• [ÉNONCÉ DU PROBLÈME]
Prolongez la chronique sur l'usure des équipes dirigeantes en enchaînant directement sur sa dernière phrase.

═══ TEXTE EXTRAIT ═══

U comme… Usure
Par Frédéric Sos - 17 mai 2021

"Nous avons perdu notre esprit start-up !"

Nos interventions auprès des équipes dirigeantes prennent souvent appui sur la clarification d'une Ambition, correspondant à la projection de ce que ses membres ont envie de réussir ensemble à une perspective de 4 ou 5 ans. Il est pourtant rare que le travail avec l'équipe dure jusqu'à la réussite de cette ambition. Généralement, une première période de 18 mois leur permet de la clarifier et d'engager des actions permettant d'atteindre les premiers jalons de la réussite de l'Ambition ; puis une seconde période, de 12 à 18 mois, permet d'effectuer les ajustements nécessaires au niveau du CoDir, et surtout d'accompagner l'indispensable étape de mobilisation des différentes ressources au sein et à l'extérieur de l'entreprise afin de renforcer la dynamique engagée vers le succès ; soit un accompagnement de 3 ans au maximum.

Pour nourrir ma propre motivation à exercer mon métier, j'ai donc l'habitude de reprendre contact avec l'équipe au moment de l'échéance de l'ambition, afin d'en mesurer le niveau de réalisation et d'en dégager les principaux leviers de réussite. Réussite ? Indiscutablement, dans la grande majorité des cas. Parfois, à la faveur des opportunités et de la performance des axes stratégiques privilégiés, le niveau d'atteinte des critère retenus a même été largement dépassé. Parfois, c'est un événement marquant (un changement d'actionnaire, un rapprochement majeur) qui a changé la donne et stimulé une inflexion imprévisible quelques années auparavant, démontrant qu'une Ambition est bien souvent un cap, plus qu'un objectif. L'équipe dirigeante mesure en tout cas, à quel point elle est maître du destin de son entreprise.

Et pourtant… Contre toute attente, l'ambiance est rarement à la fête : préoccupés par leur actualité ou mobilisés vers l'avenir, les membres de l'équipe n'auraient pas eu le réflexe (en l'absence de ma sollicitation à le faire) de mesurer le chemin parcouru, de repérer les ingrédients et les leviers de leur réussite. Comme si la pertinence d'une démarche indispensable à l'explicitation de leur stratégie collective de réussite n'était pas une évidence. Il est surprenant de constater que seuls les échecs ont tendance à déclencher l'analyse, alors que c'est surtout la modélisation de la réussite qui permet de la reproduire (nous reviendrons sur ce sujet dans une prochaine chronique).

═══ LIGNES EXTRAITES ═══

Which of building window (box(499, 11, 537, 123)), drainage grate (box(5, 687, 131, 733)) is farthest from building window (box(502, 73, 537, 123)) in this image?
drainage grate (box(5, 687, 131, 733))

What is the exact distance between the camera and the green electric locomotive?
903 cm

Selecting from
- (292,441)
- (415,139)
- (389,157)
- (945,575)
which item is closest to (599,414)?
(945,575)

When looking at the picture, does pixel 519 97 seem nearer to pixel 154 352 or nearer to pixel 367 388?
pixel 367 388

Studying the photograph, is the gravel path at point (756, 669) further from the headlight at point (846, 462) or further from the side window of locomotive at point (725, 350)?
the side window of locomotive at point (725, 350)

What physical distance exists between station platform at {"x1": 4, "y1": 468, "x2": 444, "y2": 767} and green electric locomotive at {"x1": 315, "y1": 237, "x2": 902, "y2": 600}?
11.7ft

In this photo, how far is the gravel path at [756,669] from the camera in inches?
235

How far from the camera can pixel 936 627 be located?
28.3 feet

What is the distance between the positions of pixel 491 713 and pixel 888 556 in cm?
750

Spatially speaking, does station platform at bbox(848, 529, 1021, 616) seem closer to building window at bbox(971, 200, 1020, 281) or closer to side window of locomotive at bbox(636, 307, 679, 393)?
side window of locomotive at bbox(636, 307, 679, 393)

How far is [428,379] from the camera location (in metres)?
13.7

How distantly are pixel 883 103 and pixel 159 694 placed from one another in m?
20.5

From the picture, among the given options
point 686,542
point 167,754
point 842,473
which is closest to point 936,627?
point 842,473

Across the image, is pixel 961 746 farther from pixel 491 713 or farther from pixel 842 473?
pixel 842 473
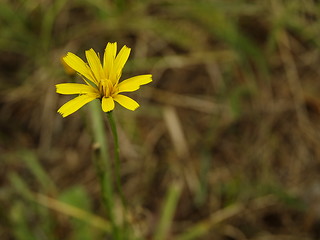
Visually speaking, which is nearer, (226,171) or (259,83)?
(226,171)

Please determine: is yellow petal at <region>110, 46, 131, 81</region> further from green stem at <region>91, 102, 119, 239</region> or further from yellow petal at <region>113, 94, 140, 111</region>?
green stem at <region>91, 102, 119, 239</region>

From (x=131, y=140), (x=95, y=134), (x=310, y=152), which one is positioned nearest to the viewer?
(x=95, y=134)

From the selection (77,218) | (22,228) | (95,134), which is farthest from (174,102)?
(22,228)

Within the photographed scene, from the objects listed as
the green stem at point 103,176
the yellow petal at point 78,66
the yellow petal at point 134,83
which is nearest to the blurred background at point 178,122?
the green stem at point 103,176

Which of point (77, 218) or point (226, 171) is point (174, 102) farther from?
point (77, 218)

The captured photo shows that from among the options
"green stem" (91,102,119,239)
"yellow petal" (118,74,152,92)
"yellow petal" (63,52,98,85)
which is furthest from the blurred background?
"yellow petal" (118,74,152,92)

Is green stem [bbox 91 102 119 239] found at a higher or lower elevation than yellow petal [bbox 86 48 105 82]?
lower

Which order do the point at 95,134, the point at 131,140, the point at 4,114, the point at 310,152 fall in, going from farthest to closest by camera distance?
the point at 4,114
the point at 131,140
the point at 310,152
the point at 95,134
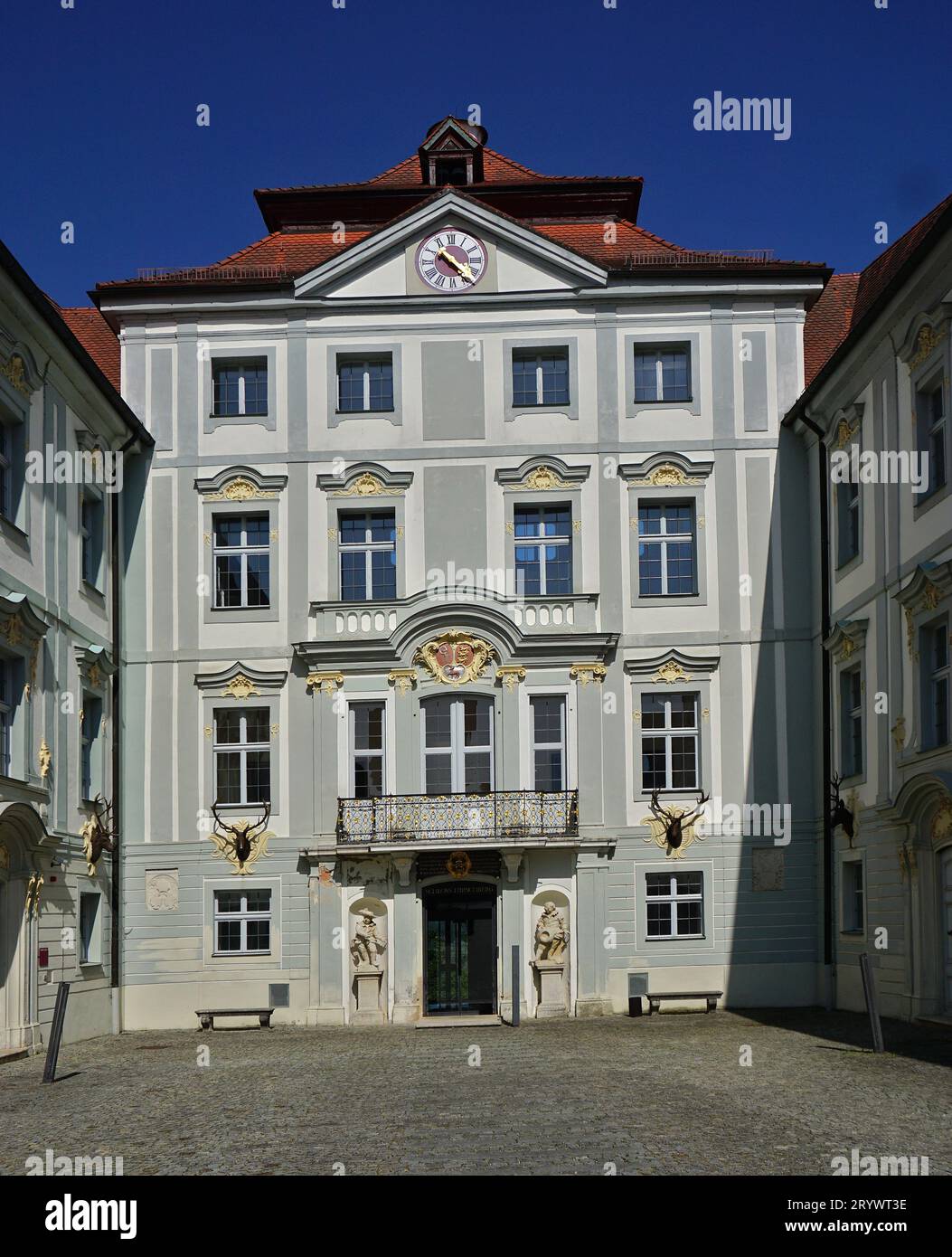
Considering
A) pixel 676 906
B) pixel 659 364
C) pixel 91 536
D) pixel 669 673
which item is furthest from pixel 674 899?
pixel 91 536

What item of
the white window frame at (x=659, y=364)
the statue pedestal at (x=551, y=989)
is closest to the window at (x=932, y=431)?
the white window frame at (x=659, y=364)

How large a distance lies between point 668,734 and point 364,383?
8382mm

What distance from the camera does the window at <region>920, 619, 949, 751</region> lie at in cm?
2361

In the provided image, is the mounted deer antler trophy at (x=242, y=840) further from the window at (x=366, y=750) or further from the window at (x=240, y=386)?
the window at (x=240, y=386)

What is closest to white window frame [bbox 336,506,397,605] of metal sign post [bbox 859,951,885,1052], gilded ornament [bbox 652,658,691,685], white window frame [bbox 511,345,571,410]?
white window frame [bbox 511,345,571,410]

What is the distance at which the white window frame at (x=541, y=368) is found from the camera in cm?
3133

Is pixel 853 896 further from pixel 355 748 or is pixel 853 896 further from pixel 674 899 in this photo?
pixel 355 748

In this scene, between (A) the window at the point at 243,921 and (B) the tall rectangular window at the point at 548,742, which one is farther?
(B) the tall rectangular window at the point at 548,742

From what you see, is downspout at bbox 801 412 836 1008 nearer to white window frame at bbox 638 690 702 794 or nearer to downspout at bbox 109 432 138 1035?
white window frame at bbox 638 690 702 794

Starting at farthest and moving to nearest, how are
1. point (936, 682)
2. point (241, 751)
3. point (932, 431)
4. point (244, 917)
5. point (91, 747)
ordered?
point (241, 751), point (244, 917), point (91, 747), point (932, 431), point (936, 682)

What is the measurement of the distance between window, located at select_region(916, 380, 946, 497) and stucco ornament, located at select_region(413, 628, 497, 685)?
906 cm

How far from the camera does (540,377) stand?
3153 cm

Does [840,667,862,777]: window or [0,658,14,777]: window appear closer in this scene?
[0,658,14,777]: window

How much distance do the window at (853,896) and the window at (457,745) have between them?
6248 mm
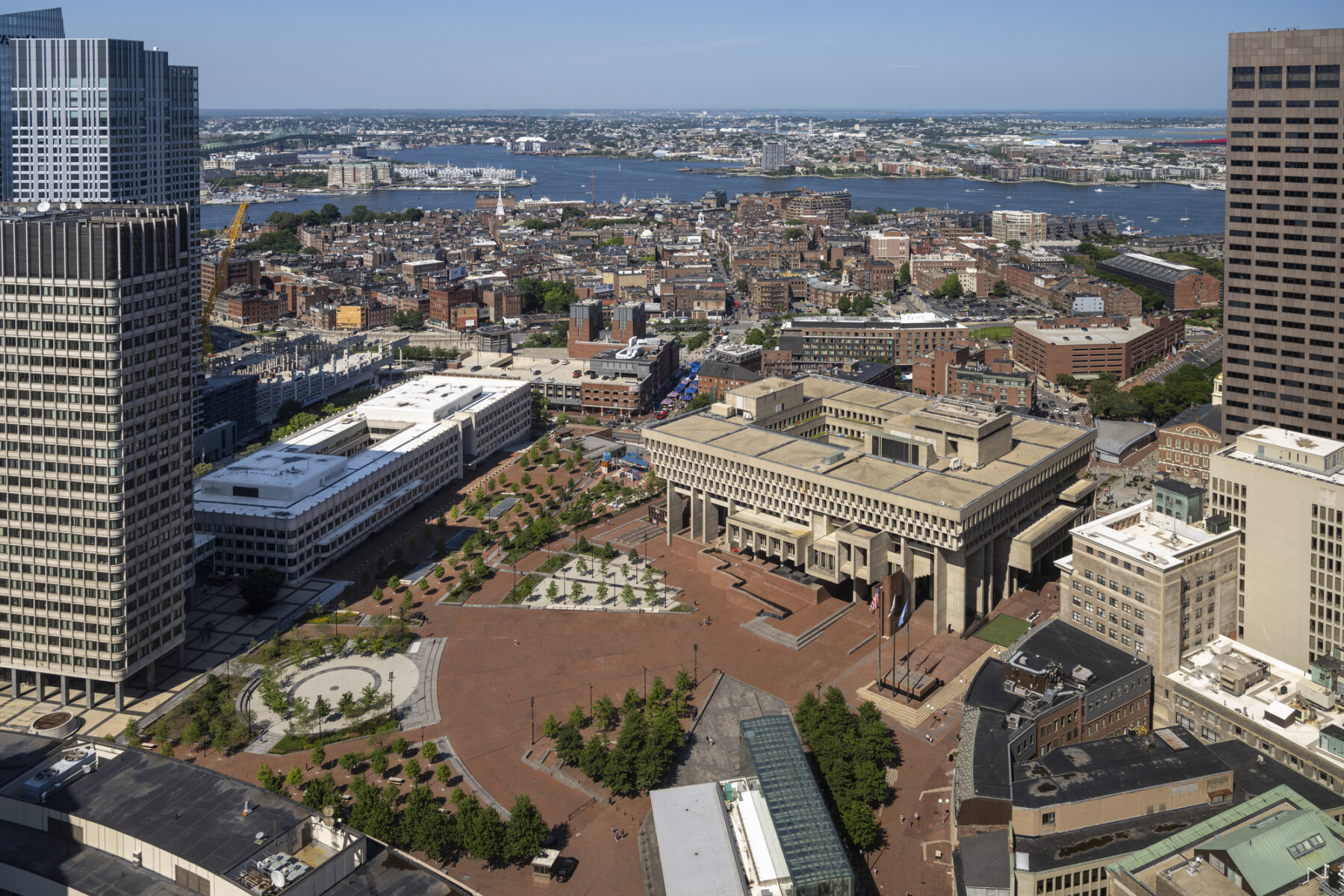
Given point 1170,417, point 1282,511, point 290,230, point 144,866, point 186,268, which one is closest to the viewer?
point 144,866

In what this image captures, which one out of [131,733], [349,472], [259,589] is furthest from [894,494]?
[131,733]

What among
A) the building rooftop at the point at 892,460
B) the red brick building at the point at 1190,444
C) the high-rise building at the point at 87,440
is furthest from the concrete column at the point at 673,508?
the red brick building at the point at 1190,444

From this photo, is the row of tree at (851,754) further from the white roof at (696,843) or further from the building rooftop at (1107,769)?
the building rooftop at (1107,769)

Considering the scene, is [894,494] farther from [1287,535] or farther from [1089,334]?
[1089,334]

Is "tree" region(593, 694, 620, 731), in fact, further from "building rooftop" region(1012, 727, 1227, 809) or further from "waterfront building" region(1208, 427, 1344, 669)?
"waterfront building" region(1208, 427, 1344, 669)

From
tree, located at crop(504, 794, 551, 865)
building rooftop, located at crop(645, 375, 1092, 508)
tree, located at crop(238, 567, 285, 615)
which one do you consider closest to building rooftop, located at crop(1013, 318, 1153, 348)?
building rooftop, located at crop(645, 375, 1092, 508)

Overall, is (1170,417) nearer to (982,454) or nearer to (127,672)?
(982,454)

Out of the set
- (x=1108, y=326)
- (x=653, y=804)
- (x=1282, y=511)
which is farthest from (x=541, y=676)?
(x=1108, y=326)
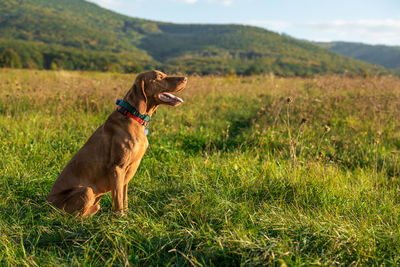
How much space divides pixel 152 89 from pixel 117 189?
956 millimetres

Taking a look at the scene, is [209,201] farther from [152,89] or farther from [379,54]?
[379,54]

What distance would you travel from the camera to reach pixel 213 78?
9234mm

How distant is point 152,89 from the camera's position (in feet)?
8.18

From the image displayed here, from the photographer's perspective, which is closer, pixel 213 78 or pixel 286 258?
pixel 286 258

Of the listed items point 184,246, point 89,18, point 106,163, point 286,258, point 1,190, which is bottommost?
point 1,190

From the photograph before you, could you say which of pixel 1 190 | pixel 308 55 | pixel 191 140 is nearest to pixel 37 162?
pixel 1 190

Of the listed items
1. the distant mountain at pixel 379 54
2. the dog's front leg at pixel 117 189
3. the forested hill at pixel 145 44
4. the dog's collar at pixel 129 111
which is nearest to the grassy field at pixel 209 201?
the dog's front leg at pixel 117 189

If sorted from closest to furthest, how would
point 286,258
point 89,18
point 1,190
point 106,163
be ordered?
point 286,258 < point 106,163 < point 1,190 < point 89,18

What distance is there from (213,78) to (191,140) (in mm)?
5055

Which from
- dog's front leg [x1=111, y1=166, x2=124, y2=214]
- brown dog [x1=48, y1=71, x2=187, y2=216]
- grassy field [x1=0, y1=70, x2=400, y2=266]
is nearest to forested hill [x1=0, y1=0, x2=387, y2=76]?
grassy field [x1=0, y1=70, x2=400, y2=266]

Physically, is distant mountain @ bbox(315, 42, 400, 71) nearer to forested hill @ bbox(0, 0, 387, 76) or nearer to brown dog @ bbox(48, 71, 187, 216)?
forested hill @ bbox(0, 0, 387, 76)

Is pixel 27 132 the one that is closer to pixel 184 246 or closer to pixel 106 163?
pixel 106 163

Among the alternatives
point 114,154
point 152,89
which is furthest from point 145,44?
point 114,154

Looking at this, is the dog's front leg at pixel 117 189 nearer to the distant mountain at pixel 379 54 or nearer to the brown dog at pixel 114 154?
the brown dog at pixel 114 154
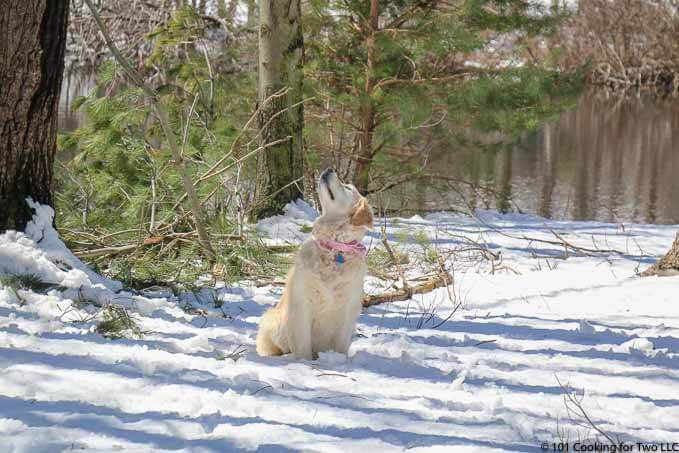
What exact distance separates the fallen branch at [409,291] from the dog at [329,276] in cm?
162

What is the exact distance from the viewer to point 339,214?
382 centimetres

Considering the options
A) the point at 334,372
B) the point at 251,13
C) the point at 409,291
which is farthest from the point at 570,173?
the point at 334,372

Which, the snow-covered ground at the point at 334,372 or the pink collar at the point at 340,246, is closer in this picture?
the snow-covered ground at the point at 334,372

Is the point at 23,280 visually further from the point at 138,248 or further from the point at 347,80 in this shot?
the point at 347,80

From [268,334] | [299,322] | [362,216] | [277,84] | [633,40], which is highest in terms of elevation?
[633,40]

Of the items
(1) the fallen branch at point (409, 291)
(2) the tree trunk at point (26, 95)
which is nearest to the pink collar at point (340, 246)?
(1) the fallen branch at point (409, 291)

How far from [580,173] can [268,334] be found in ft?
53.5

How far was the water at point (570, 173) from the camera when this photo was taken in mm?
12562

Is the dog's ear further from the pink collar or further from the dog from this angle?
the pink collar

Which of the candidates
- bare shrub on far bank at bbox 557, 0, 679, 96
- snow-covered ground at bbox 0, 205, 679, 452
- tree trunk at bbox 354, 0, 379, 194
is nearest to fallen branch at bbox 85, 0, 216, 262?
snow-covered ground at bbox 0, 205, 679, 452

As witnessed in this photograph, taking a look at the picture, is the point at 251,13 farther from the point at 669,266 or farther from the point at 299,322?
the point at 299,322

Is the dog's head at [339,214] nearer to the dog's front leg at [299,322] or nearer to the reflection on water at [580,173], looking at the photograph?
the dog's front leg at [299,322]

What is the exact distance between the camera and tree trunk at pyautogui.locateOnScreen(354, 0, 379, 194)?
10406 millimetres

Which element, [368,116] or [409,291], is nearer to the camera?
[409,291]
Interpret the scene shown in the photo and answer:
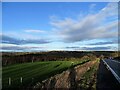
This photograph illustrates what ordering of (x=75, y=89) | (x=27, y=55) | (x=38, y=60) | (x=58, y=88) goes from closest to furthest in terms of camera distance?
(x=58, y=88)
(x=75, y=89)
(x=27, y=55)
(x=38, y=60)

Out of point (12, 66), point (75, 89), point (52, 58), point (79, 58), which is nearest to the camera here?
point (75, 89)

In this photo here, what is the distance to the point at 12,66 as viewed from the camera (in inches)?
1405

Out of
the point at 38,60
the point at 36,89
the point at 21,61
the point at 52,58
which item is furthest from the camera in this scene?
the point at 52,58

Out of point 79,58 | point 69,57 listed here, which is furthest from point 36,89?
point 79,58

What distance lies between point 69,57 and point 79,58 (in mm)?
10066

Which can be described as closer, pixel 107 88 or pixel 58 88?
pixel 58 88

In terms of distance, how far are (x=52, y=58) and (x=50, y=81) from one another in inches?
1592

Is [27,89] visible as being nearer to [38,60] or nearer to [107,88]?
[107,88]

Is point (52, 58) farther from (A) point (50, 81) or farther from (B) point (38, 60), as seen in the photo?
(A) point (50, 81)

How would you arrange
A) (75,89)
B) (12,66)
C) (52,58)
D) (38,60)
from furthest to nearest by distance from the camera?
(52,58)
(38,60)
(12,66)
(75,89)

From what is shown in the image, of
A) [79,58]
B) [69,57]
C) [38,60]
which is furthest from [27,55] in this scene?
[79,58]

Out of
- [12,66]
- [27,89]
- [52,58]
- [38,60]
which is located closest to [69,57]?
[52,58]

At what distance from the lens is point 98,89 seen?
16203 millimetres

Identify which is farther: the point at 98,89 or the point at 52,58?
the point at 52,58
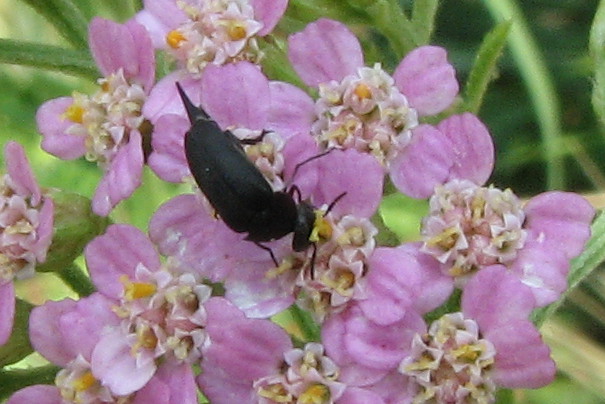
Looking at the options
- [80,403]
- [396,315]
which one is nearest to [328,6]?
[396,315]

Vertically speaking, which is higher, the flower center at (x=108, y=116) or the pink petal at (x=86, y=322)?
the flower center at (x=108, y=116)

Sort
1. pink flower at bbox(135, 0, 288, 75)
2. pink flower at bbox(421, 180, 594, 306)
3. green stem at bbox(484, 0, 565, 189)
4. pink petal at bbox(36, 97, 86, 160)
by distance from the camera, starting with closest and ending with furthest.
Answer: pink flower at bbox(421, 180, 594, 306) → pink flower at bbox(135, 0, 288, 75) → pink petal at bbox(36, 97, 86, 160) → green stem at bbox(484, 0, 565, 189)

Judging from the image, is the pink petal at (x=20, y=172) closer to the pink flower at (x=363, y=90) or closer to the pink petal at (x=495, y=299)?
the pink flower at (x=363, y=90)

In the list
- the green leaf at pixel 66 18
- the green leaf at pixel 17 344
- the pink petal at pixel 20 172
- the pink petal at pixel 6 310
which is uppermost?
the green leaf at pixel 66 18

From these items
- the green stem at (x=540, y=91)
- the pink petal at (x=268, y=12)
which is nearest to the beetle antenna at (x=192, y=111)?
the pink petal at (x=268, y=12)

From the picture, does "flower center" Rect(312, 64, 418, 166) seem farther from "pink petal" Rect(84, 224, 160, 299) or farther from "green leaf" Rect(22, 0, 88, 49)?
"green leaf" Rect(22, 0, 88, 49)

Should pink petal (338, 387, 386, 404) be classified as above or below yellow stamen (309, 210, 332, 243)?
below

═══

• [RÉPONSE FOURNIE]
Je garde en mémoire la réaction de ce jeune dirigeant, focalisé sur le développement de sa petite entreprise, que j'avais pris le pari d'accompagner tant qu'il réussirait à doubler son chiffre d'affaires tous les ans. L'activité de ce prestataire informatique de talent avait beau être très prometteuse, l'enseignement de la légende de l'échiquier de Sissa met en évidence le caractère très audacieux de notre accord. Pourtant notre collaboration a duré 4 années. En effet, l'efficacité de son innovation, de son commerce (valorisation de l'offre, conquête de nouveaux clients et de nouveaux marchés, articulation remarquable entre vente directe et réseau de distribution, ouverture de débouchés à l'export], et de sa capacité de production avaient permis la réussite d'un parcours impressionnant, et l'atteinte d'une situation rêvée quelques années plus tôt. Et bien, au lieu de m'accueillir avec le champagne lors de notre bilan de cette 4ème année de collaboration, il m'expliqua avec une certaine déception qu'il allait se résoudre à vendre l'entreprise (ce qu'il a fait dans d'excellentes conditions) "parce que, tu comprends, nous avons perdu notre esprit start-up !".

Sans aller jusque-là, le contraste est parfois saisissant entre le niveau d'enthousiasme et d'énergie observé au moment de la construction d'une Ambition, puis de sa mise en œuvre, et celui qui prévaut lors du bilan, alors même que les résultats sont bien au rendez-vous. J'ai le souvenir de ce moment charnière pour Airbus qui, pour la première fois en 2003, avait enregistré un nombre de commandes et de livraison d'avions surpassant celui de Boeing, concrétisant ainsi une ambition de deux décennies. L'entreprise, comme subitement en manque de Projet, montra alors quelques signes de désenchantement (il est vrai qu'elle appréhendait alors les enjeux et les difficultés du développement de l'A380). Les signes sont comparables quand les équipes ont dû se mobiliser pour faire face à un péril : le péril écarté, et en dépit d'une réelle fierté, le ressenti d'un "coup de mou", une impression de vide. Sont évoquées alors "la fin d'une époque", ou une certaine usure. C'est aussi souvent le moment où les équipes se délitent : départs et nouvelles arrivées en modifient alors la constitution et le fonctionnement.

Faut-il, pour autant, y voir des signes d'usure ?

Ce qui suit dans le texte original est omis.